Quoted passage
This negative stigma may not always be from an outside source.  Many times people with psychosis believe that they will never be able to succeed in life or that they may never improve.

Going through this, I had heard that this was an illness that did not fade or improve.  I had heard that people like me “would never live independently, hold a job, find a loving partner, [or] get married. My home would be a board-and-care facility, my days spent watching TV in a day room with other people debilitated by mental illness.”  I felt like I could no longer do many of the meaningful tasks in life.  People have told me that I could not achieve my dreams while being psychotic.  I was crushed.  I had trouble finding a point to life with this serious prognosis.

But even with all of this, there are several coping mechanisms that have helped me get through the stigma:

  1. Do not blame yourself

Many mental illnesses are based not on what an individual has done wrong, but   upon a chemical imbalance.

2. Try not to take it personally

People make stupid remarks, and this should not be your problem.  It should be    their own problem, and these comments are often based on a lack of education.      You can help by telling your own story.  With being informed they should be able       to make more accurate and understanding comments.

3. Do not think of having a mental illness as being a mental illness.

Do not think “I am depressed”, “I am bipolar”, or “I am schizophrenic”.  The illness is not you and             does not define you.  Instead think “I have depression”, “I have bipolar      disorder”, or “I have schizophrenia”.  When you “have” something it can be taken away, lessened, or controlled (which is the goal with mental illness); while          being something cannot be taken away because it embodies you.

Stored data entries
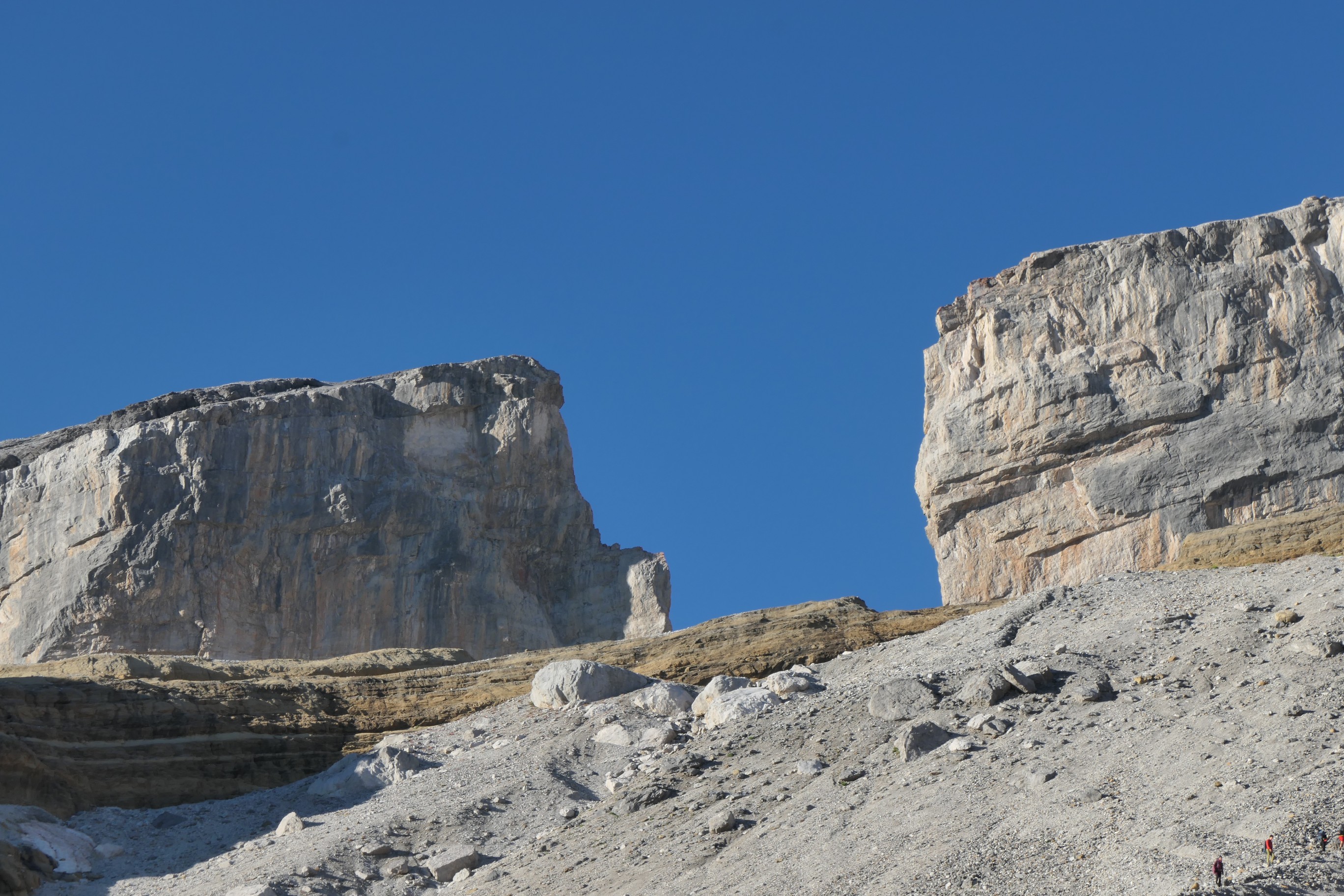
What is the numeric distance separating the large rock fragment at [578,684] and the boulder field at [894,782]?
7 centimetres

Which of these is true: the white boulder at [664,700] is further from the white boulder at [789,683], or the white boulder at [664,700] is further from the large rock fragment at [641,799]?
the large rock fragment at [641,799]

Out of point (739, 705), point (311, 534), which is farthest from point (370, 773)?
point (311, 534)

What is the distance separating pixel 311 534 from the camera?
50844 mm

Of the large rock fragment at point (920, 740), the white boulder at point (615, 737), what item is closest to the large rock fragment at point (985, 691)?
the large rock fragment at point (920, 740)

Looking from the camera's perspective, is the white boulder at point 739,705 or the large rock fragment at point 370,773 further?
the large rock fragment at point 370,773

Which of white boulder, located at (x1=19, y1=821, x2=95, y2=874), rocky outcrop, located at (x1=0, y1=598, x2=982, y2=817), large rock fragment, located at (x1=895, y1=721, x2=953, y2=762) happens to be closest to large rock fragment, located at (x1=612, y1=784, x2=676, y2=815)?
large rock fragment, located at (x1=895, y1=721, x2=953, y2=762)

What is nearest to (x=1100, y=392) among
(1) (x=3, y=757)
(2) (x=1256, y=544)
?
(2) (x=1256, y=544)

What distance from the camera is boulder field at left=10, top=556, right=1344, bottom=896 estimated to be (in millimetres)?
15289

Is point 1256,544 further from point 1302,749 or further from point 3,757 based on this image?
point 3,757

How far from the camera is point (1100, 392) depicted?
37.8m

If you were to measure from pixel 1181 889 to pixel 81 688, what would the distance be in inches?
718

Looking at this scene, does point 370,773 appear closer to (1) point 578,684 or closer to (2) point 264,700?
(1) point 578,684

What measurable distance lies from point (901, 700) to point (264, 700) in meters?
11.5

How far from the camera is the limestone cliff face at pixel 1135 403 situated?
117 ft
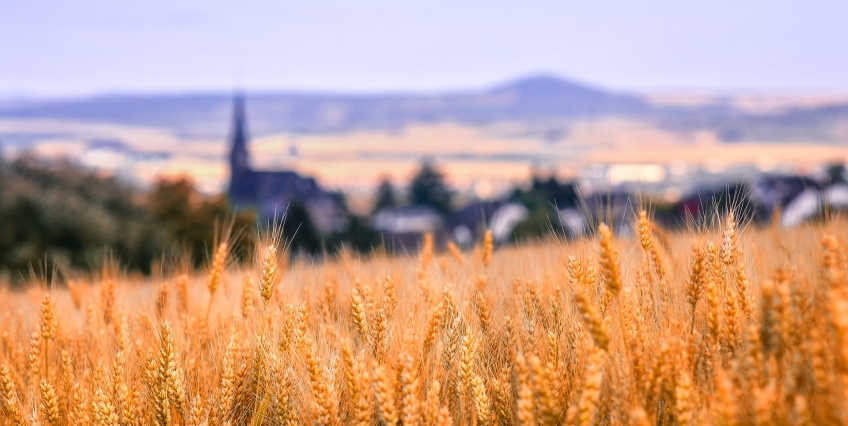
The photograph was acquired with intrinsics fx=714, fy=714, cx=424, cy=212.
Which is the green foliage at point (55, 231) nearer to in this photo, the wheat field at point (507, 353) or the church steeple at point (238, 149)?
the wheat field at point (507, 353)

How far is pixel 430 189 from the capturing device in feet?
339

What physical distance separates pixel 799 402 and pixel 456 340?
1.40 m

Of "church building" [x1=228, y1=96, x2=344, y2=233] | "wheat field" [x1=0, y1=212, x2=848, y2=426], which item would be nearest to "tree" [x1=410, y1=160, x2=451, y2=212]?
"church building" [x1=228, y1=96, x2=344, y2=233]

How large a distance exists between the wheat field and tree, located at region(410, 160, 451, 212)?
323ft

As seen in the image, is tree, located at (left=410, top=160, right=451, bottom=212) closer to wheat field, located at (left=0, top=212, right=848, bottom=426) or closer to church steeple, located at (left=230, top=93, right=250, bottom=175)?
church steeple, located at (left=230, top=93, right=250, bottom=175)

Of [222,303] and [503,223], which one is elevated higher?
[222,303]

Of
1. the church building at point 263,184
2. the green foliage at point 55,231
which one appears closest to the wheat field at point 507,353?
the green foliage at point 55,231

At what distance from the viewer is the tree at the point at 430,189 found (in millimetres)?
102562

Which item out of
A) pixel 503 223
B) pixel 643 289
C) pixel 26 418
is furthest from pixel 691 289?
pixel 503 223

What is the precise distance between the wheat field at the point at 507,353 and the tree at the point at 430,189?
98362 millimetres

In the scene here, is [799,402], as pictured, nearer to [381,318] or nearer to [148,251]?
[381,318]

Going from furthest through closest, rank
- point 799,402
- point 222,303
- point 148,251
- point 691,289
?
point 148,251 < point 222,303 < point 691,289 < point 799,402

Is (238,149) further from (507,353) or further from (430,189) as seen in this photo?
(507,353)

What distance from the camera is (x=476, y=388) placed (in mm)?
2096
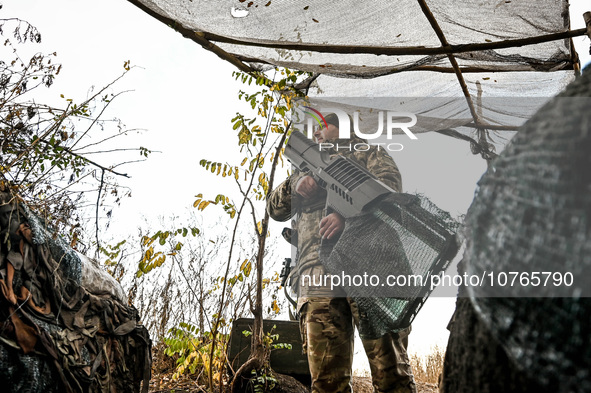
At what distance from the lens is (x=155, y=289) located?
5395 mm

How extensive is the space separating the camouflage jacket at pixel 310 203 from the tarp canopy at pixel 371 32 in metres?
0.52

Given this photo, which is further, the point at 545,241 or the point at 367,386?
the point at 367,386

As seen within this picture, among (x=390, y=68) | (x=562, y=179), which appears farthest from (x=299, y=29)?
(x=562, y=179)

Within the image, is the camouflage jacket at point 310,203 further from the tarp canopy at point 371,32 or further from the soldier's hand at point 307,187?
the tarp canopy at point 371,32

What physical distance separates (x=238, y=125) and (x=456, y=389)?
114 inches

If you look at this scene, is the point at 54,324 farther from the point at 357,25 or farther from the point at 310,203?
the point at 357,25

Exercise requirements
Retype the passage on coping with the stigma of psychosis from "People make stupid" up to and including "a mental illness.".

Result for this exercise
People make stupid remarks, and this should not be your problem.  It should be    their own problem, and these comments are often based on a lack of education.      You can help by telling your own story.  With being informed they should be able       to make more accurate and understanding comments.

3. Do not think of having a mental illness as being a mental illness.